Pour me récompenser de l’avoir entretenu de son amie, il me parle d’Adolphine. Avec quel plaisir je l’écoute! c’est à mon tour à ne point perdre un mot de ce qu’il dit, à le supplier de recommencer encore. Ah! sans nous en être dit davantage, nos cœurs s’entendent bien!... et par cet échange nous savons charmer les journées du voyage.

C’est à Bâle que nous nous rendons d’abord: là, nous devons nous arrêter quelque temps afin de visiter à loisir les environs. La ville de Bâte n’est point gaie, et les habitants ne sont pas liants; mais que les environs sont admirables! Quel plaisir de parcourir les belles vallées de la Suisse, de grimper sur ces montagnes, de visiter les ruines de ces vieux châteaux bâtis sur leur sommet, et de regarder à ses pieds des torrents jaillir en cascades et se perdre sur les rochers! Ce spectacle magnifique me rappelle mon pays; il y a souvent de l’analogie entre les sites de la Suisse et ceux de la Savoie; mais ici les paysans semblent plus riches, plus heureux. Le bonheur et la paix habitent ces cantons, où jamais le cœur n’est affligé par la vue d’un mendiant. Nous nous levons tous les jours de grand matin, pour aller admirer des sites nouveaux; souvent nous ne revenons pas le même jour à la ville; nous couchons chez des paysans qui nous reçoivent avec la bonté et la franchise renommées dans ces climats. Nous recevons des lettres de Paris le huitième jour de notre arrivée à Bâle; on sait que c’est là que nous devions d’abord nous arrêter. Il y a deux lettres pour moi, il n’y en a qu’une pour M. Dermilly; mais avec quel plaisir il la reçoit! qu’il est heureux! une ligne de celle qu’on aime doit faire tant de bien! Mais dois-je me plaindre, ingrat que je suis? c’est Manette... c’est Lucile qui m’écrivent! Commençons par Lucile: elle doit me donner des détails sur ce qui se passe à l’hôtel.

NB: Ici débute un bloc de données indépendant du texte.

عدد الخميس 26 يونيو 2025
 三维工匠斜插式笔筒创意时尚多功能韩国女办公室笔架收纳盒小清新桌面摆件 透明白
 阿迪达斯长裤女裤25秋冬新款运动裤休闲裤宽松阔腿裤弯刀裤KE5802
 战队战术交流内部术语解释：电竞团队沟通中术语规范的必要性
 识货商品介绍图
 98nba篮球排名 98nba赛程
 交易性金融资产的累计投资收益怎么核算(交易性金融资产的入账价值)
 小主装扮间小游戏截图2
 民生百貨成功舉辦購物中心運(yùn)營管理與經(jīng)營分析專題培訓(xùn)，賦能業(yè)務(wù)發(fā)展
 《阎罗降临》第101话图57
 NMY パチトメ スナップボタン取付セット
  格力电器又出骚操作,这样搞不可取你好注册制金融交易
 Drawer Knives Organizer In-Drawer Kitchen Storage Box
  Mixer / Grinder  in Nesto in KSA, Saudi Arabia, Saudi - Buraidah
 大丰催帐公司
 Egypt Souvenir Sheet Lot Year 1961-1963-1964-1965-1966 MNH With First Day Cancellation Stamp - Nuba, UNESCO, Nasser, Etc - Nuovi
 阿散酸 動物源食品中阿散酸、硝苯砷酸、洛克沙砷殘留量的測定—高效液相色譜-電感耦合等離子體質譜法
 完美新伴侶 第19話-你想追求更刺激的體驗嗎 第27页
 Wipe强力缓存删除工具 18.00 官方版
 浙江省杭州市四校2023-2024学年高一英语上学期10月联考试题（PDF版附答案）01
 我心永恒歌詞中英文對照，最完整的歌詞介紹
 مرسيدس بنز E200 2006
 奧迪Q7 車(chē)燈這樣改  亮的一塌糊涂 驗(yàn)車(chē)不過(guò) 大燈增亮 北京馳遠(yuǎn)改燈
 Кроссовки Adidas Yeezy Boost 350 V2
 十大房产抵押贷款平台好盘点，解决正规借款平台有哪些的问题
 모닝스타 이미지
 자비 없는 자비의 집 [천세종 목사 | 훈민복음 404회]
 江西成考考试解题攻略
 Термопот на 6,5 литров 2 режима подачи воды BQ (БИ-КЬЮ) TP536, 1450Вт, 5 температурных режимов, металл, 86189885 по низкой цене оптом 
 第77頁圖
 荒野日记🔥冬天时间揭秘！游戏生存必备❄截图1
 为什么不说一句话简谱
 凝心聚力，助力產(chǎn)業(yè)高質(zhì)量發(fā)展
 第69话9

Voyez un peu l’étourdie!... elle ne me parle que d’elle, de son amour, de sa constance... Oh! j’y crois, je n’en doute pas! et elle aurait bien dû me parler d’autre chose. Elle ne pense qu’à moi... Elle s’ennuie de ne pas me voir... et pas un mot d’Adolphine, ni du neveu de M. le comte! Cette Lucile ne songe à rien!... Ah!... voilà cependant un petit post-scriptum:

«Rien de nouveau à l’hôtel: madame paraît triste; mademoiselle est comme sa mère; monsieur s’est donné deux indigestions la semaine dernière; le jeune marquis mène un grand train, et va beaucoup dans le monde.»

Tant mieux: pendant ce temps il n’est pas auprès de sa cousine. Ah! il y a encore quelque chose d’écrit au bas de la page:

«M. Champagne me fait toujours la cour, mais je ne l’écoute pas.»

C’était bien la peine de m’écrire cela!... Enfin je sais qu’elle est triste, et que le cousin n’est pas sans cesse auprès d’elle: c’est quelque chose.

Lisons maintenant la lettre de Manette... Bonne Manette!... j’aurais dû commencer par toi!... Mais du moins, en te lisant, ce n’est pas d’une autre que je m’occuperai.

Son cœur simple et pur se peint dans ce qu’elle m’écrit:—Sois heureux, me dit-elle, et ne nous oublie pas; quant à moi, ni le temps, ni la distance ne pourront t’effacer de mon cœur.

Il y en a moins long que dans la lettre de la femme de chambre: mais cette simple phrase de Manette vaut mieux, je crois, que tous les serments de Lucile.